··· SUPPLIED RECORDS

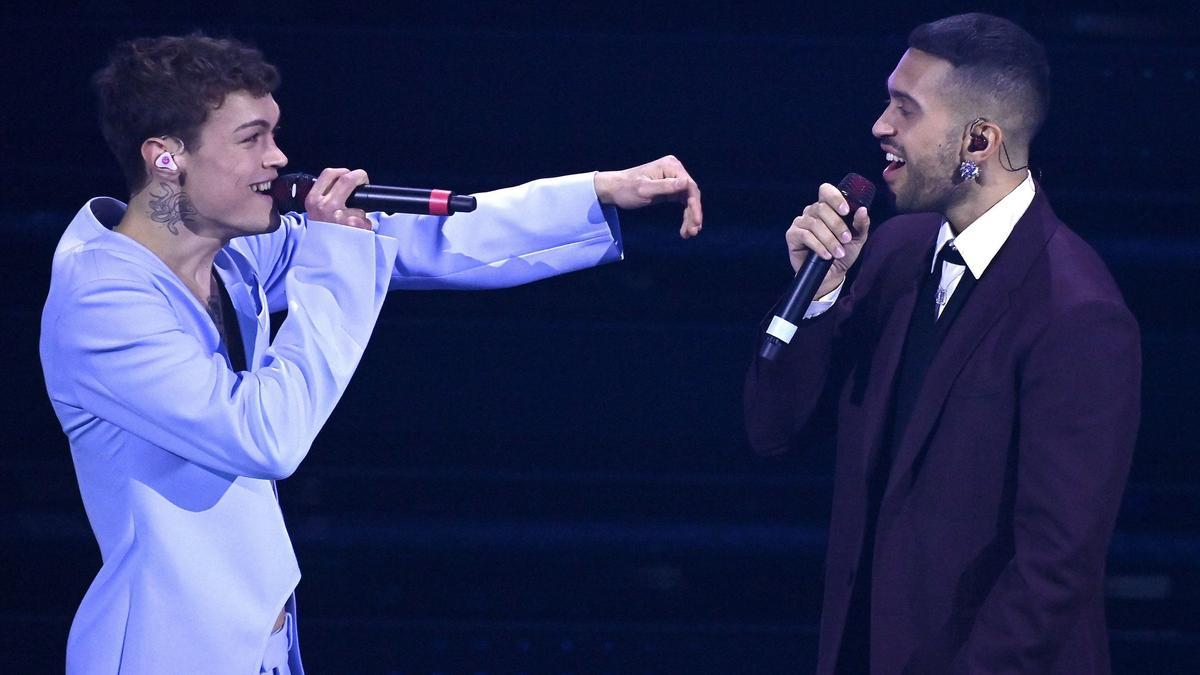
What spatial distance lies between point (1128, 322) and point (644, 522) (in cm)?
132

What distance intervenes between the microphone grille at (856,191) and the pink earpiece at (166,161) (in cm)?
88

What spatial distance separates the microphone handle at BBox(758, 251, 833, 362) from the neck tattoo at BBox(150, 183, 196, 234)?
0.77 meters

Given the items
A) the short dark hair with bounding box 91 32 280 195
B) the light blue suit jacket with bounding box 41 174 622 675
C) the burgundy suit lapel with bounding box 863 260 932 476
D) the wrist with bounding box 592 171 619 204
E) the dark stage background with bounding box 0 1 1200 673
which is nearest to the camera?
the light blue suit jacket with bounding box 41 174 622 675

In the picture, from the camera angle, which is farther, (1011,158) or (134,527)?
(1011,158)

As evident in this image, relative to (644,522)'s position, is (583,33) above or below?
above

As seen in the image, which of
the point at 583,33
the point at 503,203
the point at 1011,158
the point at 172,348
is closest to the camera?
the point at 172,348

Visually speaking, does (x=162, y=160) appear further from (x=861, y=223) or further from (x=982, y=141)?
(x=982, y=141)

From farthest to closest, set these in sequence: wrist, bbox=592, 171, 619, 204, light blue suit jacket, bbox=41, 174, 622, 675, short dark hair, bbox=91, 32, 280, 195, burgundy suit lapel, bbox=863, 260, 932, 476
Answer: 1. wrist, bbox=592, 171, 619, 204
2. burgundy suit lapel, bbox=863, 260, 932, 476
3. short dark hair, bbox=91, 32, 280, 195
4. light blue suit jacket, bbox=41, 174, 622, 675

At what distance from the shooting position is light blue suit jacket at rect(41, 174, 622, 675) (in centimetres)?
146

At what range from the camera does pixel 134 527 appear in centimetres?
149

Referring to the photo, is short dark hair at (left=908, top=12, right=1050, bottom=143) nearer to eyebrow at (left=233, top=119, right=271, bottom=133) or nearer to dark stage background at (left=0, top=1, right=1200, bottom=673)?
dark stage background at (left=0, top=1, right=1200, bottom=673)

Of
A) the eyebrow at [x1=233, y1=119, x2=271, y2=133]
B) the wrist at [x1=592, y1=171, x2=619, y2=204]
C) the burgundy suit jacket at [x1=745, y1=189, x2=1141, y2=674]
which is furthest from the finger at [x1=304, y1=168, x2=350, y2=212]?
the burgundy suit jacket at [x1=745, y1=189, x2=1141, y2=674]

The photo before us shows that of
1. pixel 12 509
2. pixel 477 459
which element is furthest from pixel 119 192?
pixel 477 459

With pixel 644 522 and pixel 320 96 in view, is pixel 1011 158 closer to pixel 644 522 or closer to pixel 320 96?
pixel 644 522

······

== WHAT IS NEEDED ==
Nothing in the entries above should change when they are printed again, except that the pictures are dropped.

== COMPLETE RESPONSE ==
What spatial distance lies between point (1128, 322) and point (644, 522) (in cm)?
132

What distance intervenes between the microphone grille at (856,191) and the pink earpiece at (166,161) (in cm)?
88

What spatial distance separates the microphone handle at BBox(758, 251, 833, 362) from the neck tattoo at BBox(150, 183, 196, 234)?
0.77 meters

Given the items
A) the short dark hair with bounding box 91 32 280 195
B) the light blue suit jacket with bounding box 41 174 622 675
C) the burgundy suit lapel with bounding box 863 260 932 476
D) the wrist with bounding box 592 171 619 204
E) the dark stage background with bounding box 0 1 1200 673
which is nearest to the camera?
the light blue suit jacket with bounding box 41 174 622 675

In the picture, from the camera angle, which is farther, (1011,158) or (134,527)?
(1011,158)

As evident in this image, relative to (644,522)'s position, is (583,33) above or below?
above

As seen in the image, which of
the point at 583,33
the point at 503,203
the point at 1011,158
the point at 172,348
is closest to the camera?
the point at 172,348

Visually speaking, does (x=162, y=160) appear further from (x=861, y=223) or further from (x=982, y=141)?
(x=982, y=141)

From farthest to closest, set these in sequence: wrist, bbox=592, 171, 619, 204, light blue suit jacket, bbox=41, 174, 622, 675, short dark hair, bbox=91, 32, 280, 195, burgundy suit lapel, bbox=863, 260, 932, 476
Answer: 1. wrist, bbox=592, 171, 619, 204
2. burgundy suit lapel, bbox=863, 260, 932, 476
3. short dark hair, bbox=91, 32, 280, 195
4. light blue suit jacket, bbox=41, 174, 622, 675

At what distance from the shooting position is light blue suit jacket at rect(41, 174, 622, 675) (in centimetres)?
146

At what range from the camera does pixel 134 527 appear in centimetres?
149

Referring to the photo, is short dark hair at (left=908, top=12, right=1050, bottom=143) nearer to eyebrow at (left=233, top=119, right=271, bottom=133) or nearer to dark stage background at (left=0, top=1, right=1200, bottom=673)?
dark stage background at (left=0, top=1, right=1200, bottom=673)

Of
A) the eyebrow at [x1=233, y1=119, x2=271, y2=133]
B) the wrist at [x1=592, y1=171, x2=619, y2=204]
C) the burgundy suit jacket at [x1=745, y1=189, x2=1141, y2=674]
which is furthest from the finger at [x1=304, y1=168, x2=350, y2=212]?
the burgundy suit jacket at [x1=745, y1=189, x2=1141, y2=674]

The photo before us shows that of
1. pixel 12 509
2. pixel 477 459
which element is furthest from pixel 119 192?
pixel 477 459

With pixel 644 522 and pixel 320 96 in view, is pixel 1011 158 closer to pixel 644 522 or closer to pixel 320 96?
pixel 644 522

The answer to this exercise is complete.